What you have to do: Write out the stretch from the start of the records through the line containing "Gewichtsdecke Kinder 100x150", word for word. Leave the pictures out.

____________

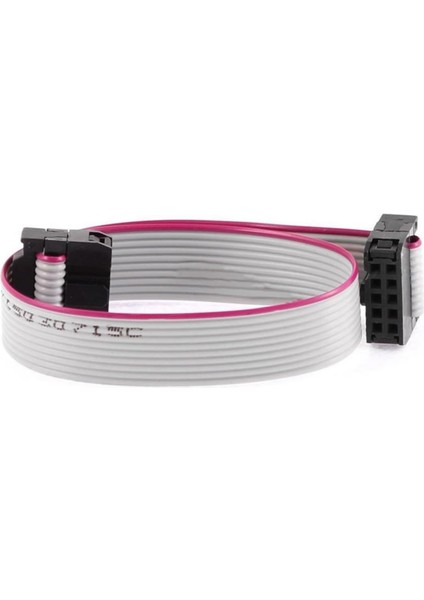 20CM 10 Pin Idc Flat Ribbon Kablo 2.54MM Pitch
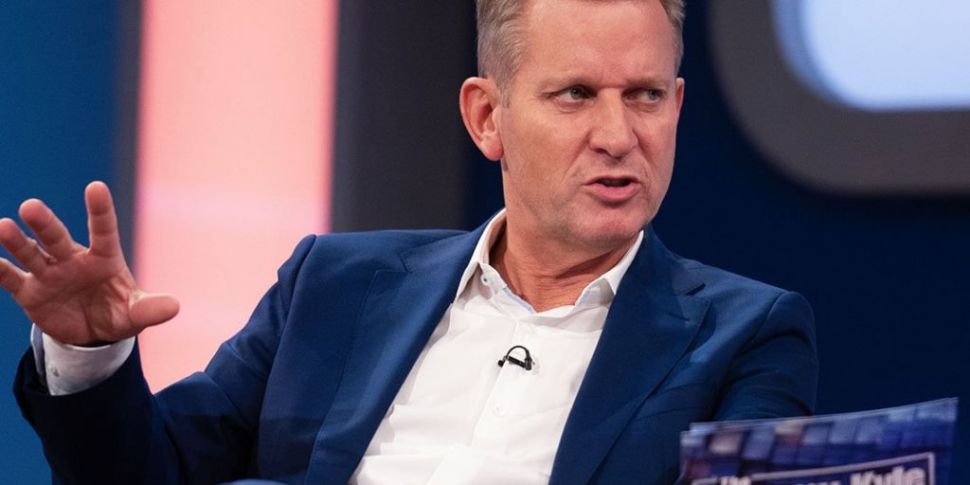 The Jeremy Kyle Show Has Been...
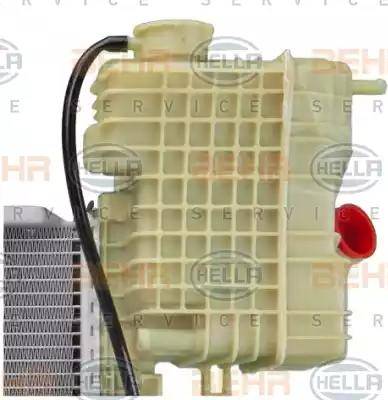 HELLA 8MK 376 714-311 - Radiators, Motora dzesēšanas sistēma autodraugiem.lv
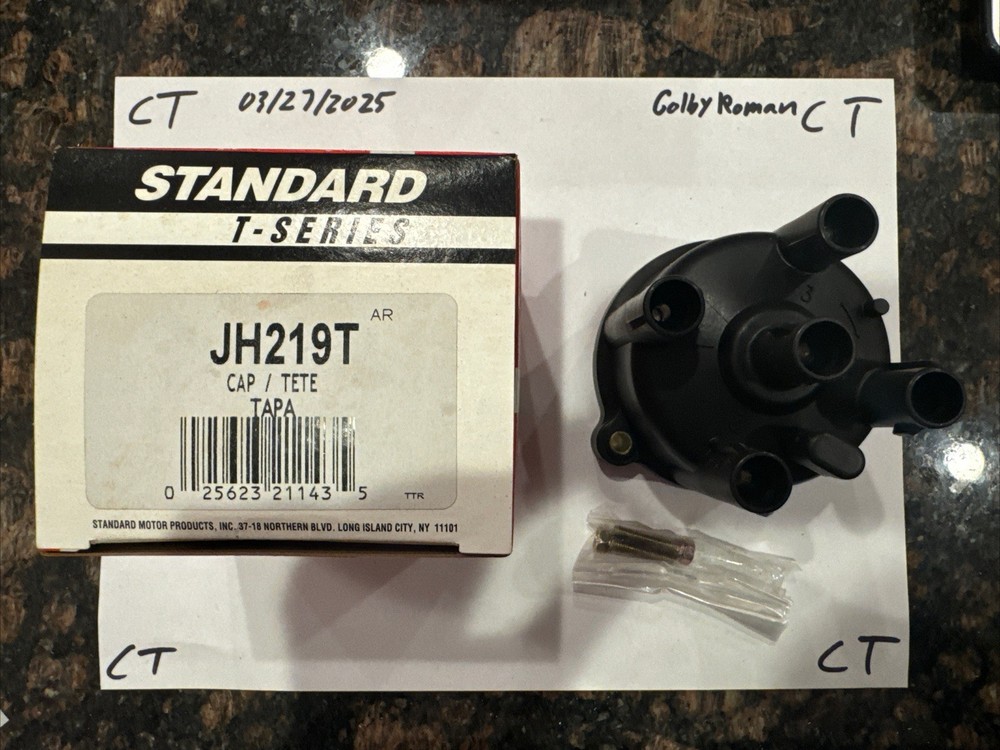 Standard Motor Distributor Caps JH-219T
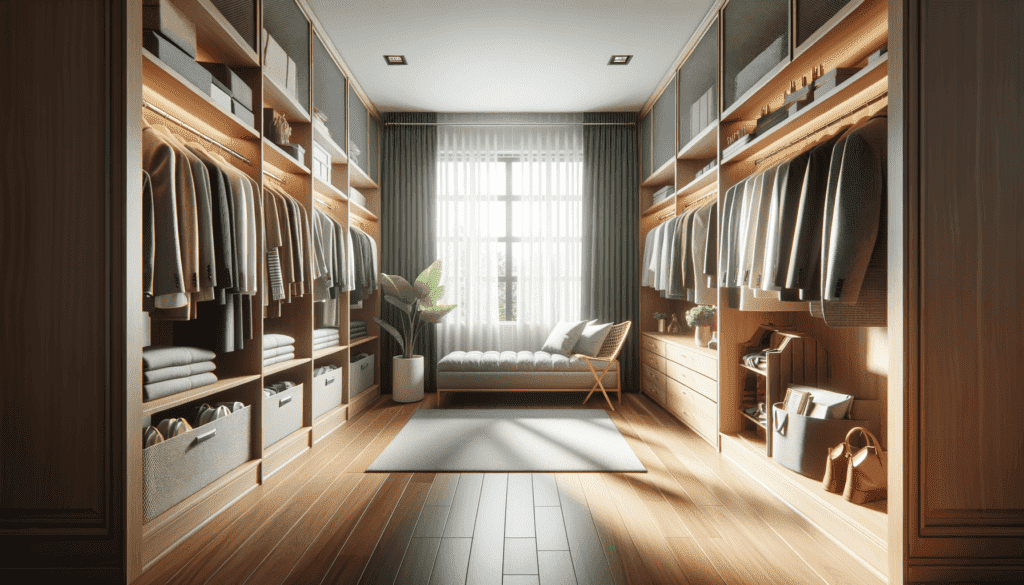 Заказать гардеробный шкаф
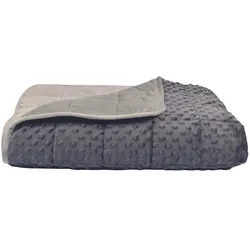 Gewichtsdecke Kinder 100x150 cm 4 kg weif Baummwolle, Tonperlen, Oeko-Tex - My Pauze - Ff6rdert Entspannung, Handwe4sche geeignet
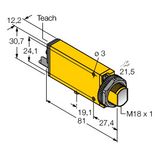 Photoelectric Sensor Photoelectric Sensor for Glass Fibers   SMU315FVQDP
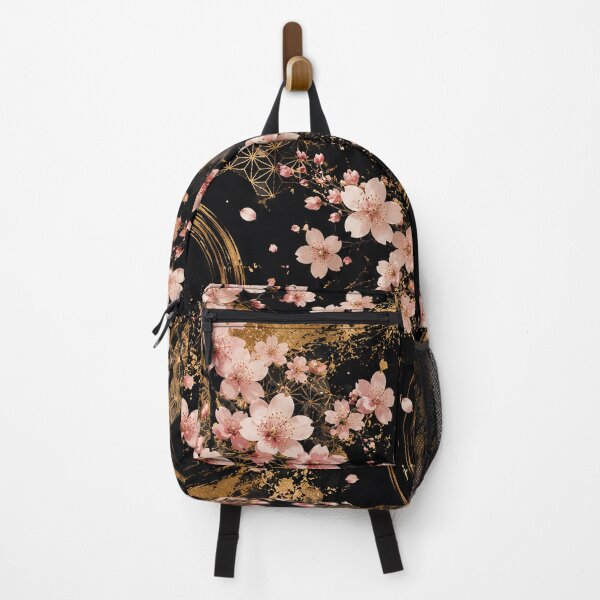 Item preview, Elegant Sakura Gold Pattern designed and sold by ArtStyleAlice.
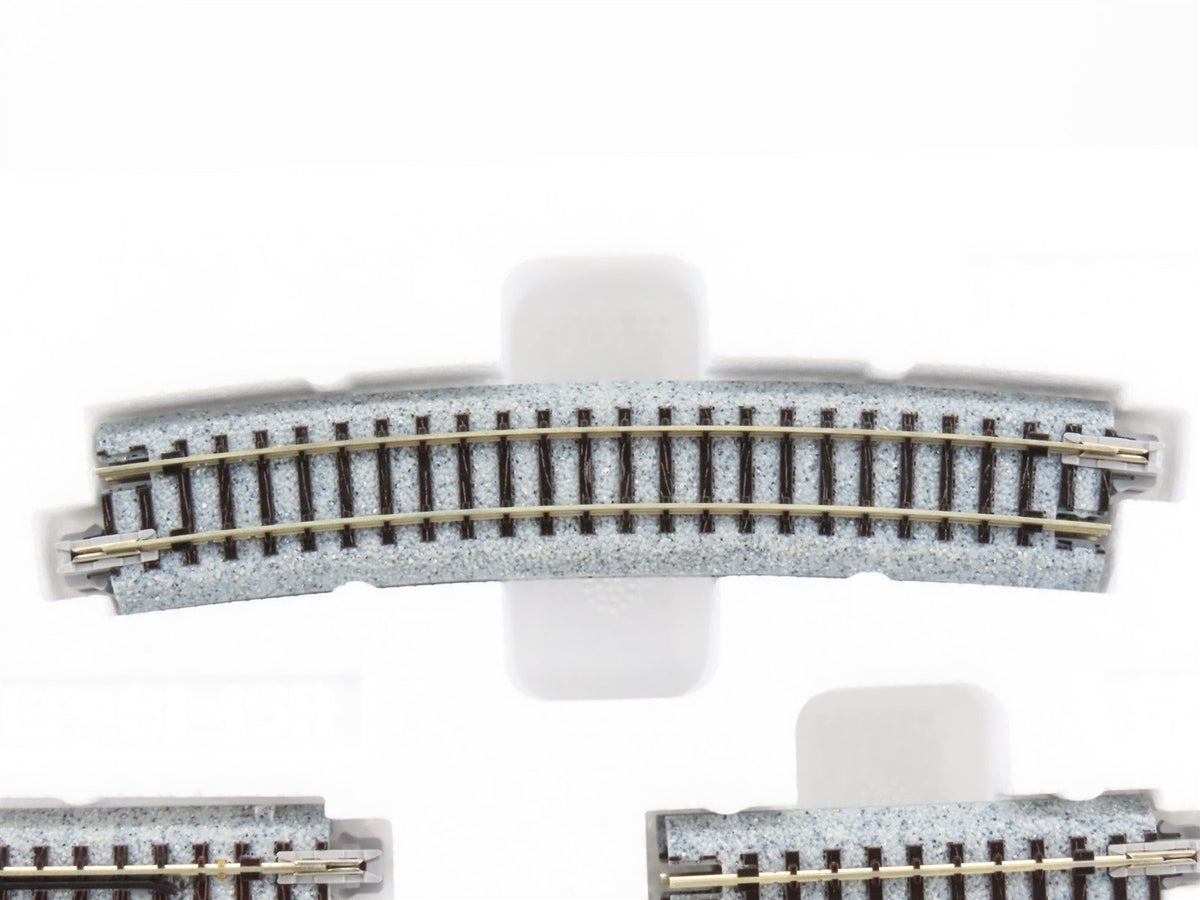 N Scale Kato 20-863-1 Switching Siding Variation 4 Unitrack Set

____________

Task output:
 20CM 10 Pin Idc Flat Ribbon Kablo 2.54MM Pitch
 The Jeremy Kyle Show Has Been...
 HELLA 8MK 376 714-311 - Radiators, Motora dzesēšanas sistēma autodraugiem.lv
 Standard Motor Distributor Caps JH-219T
 Заказать гардеробный шкаф
 Gewichtsdecke Kinder 100x150 cm 4 kg weif Baummwolle, Tonperlen, Oeko-Tex - My Pauze - Ff6rdert Entspannung, Handwe4sche geeignet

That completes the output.